#### Records for this exercise
--- START ---
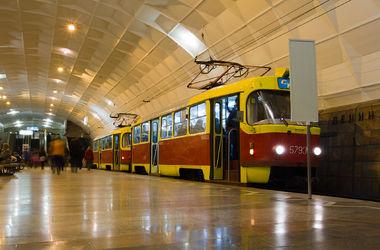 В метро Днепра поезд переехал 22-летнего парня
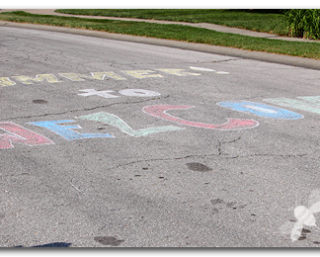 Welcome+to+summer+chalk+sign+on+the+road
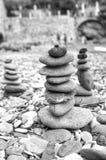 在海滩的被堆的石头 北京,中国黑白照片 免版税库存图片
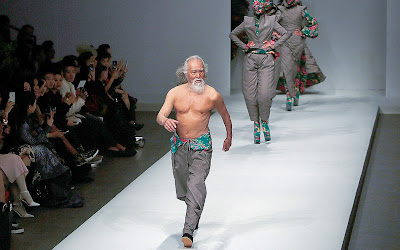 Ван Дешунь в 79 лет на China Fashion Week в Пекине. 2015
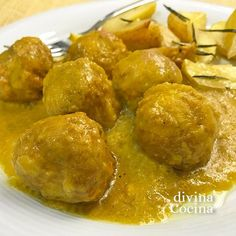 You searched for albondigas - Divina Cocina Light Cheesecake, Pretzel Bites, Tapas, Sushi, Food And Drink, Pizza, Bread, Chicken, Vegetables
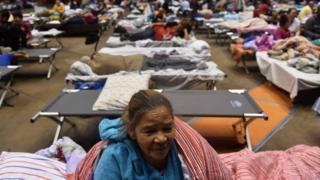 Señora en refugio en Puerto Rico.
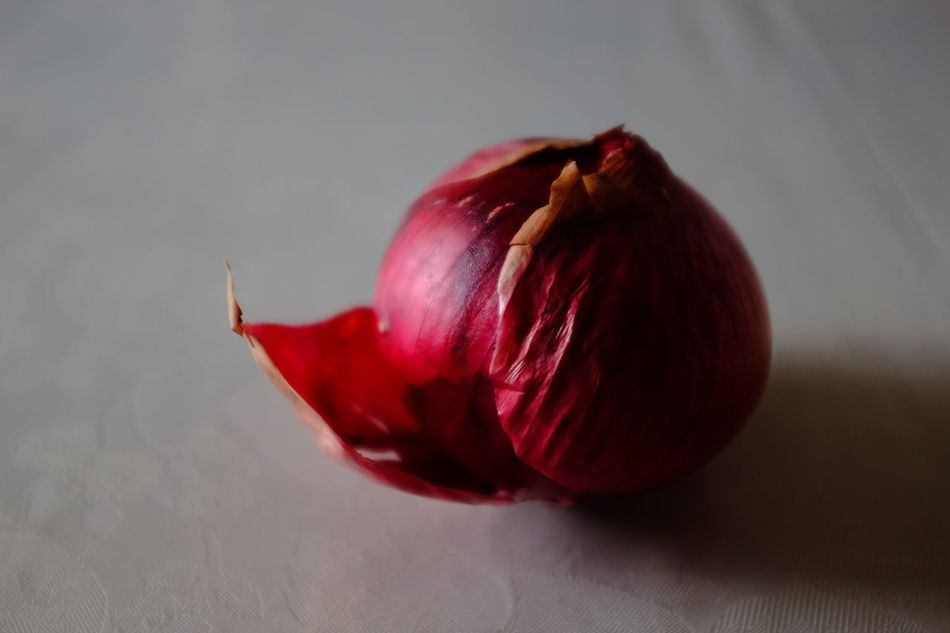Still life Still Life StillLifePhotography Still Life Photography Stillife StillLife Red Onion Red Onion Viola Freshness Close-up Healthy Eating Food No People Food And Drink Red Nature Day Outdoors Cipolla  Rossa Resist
--- END ---
--- START ---
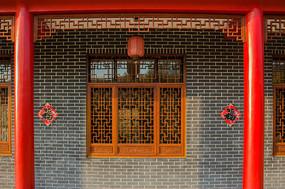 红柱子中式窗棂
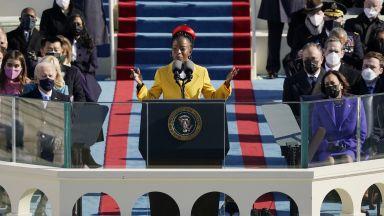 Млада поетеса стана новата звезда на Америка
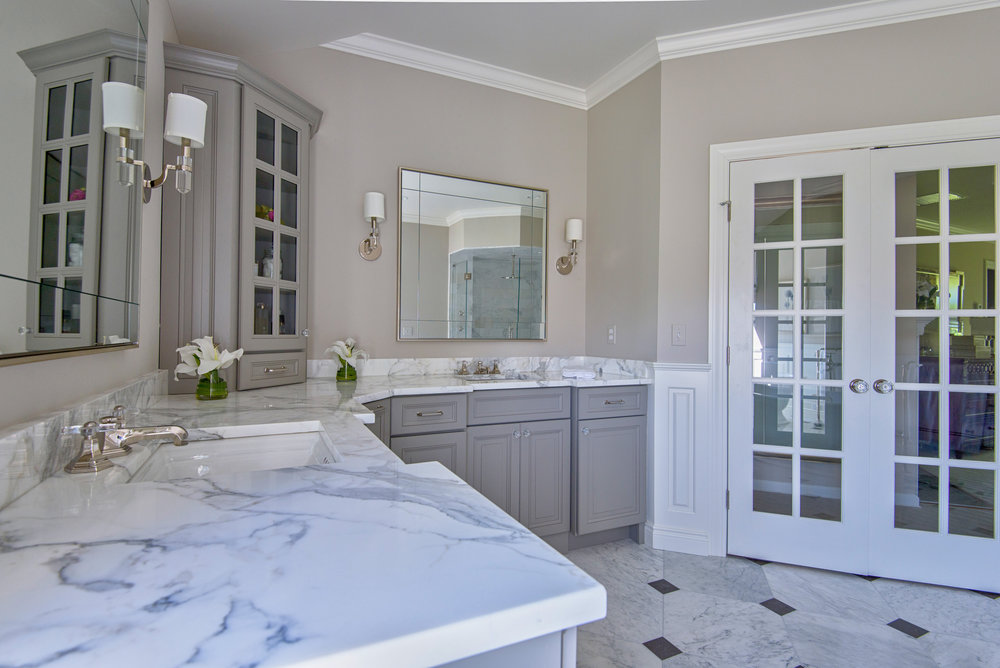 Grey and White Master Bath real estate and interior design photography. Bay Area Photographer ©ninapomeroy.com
--- END ---
#### Goal of the exercise
Word for word, restate the lines above from the one with "Welcome+to+summer+chalk+sign+on+the+road" through the one with "Still life Still", keeping both ends and dropping the pictures.

#### Output of the task
 Welcome+to+summer+chalk+sign+on+the+road
 在海滩的被堆的石头 北京,中国黑白照片 免版税库存图片
 Ван Дешунь в 79 лет на China Fashion Week в Пекине. 2015
 You searched for albondigas - Divina Cocina Light Cheesecake, Pretzel Bites, Tapas, Sushi, Food And Drink, Pizza, Bread, Chicken, Vegetables
 Señora en refugio en Puerto Rico.
Still life Still Life StillLifePhotography Still Life Photography Stillife StillLife Red Onion Red Onion Viola Freshness Close-up Healthy Eating Food No People Food And Drink Red Nature Day Outdoors Cipolla  Rossa Resist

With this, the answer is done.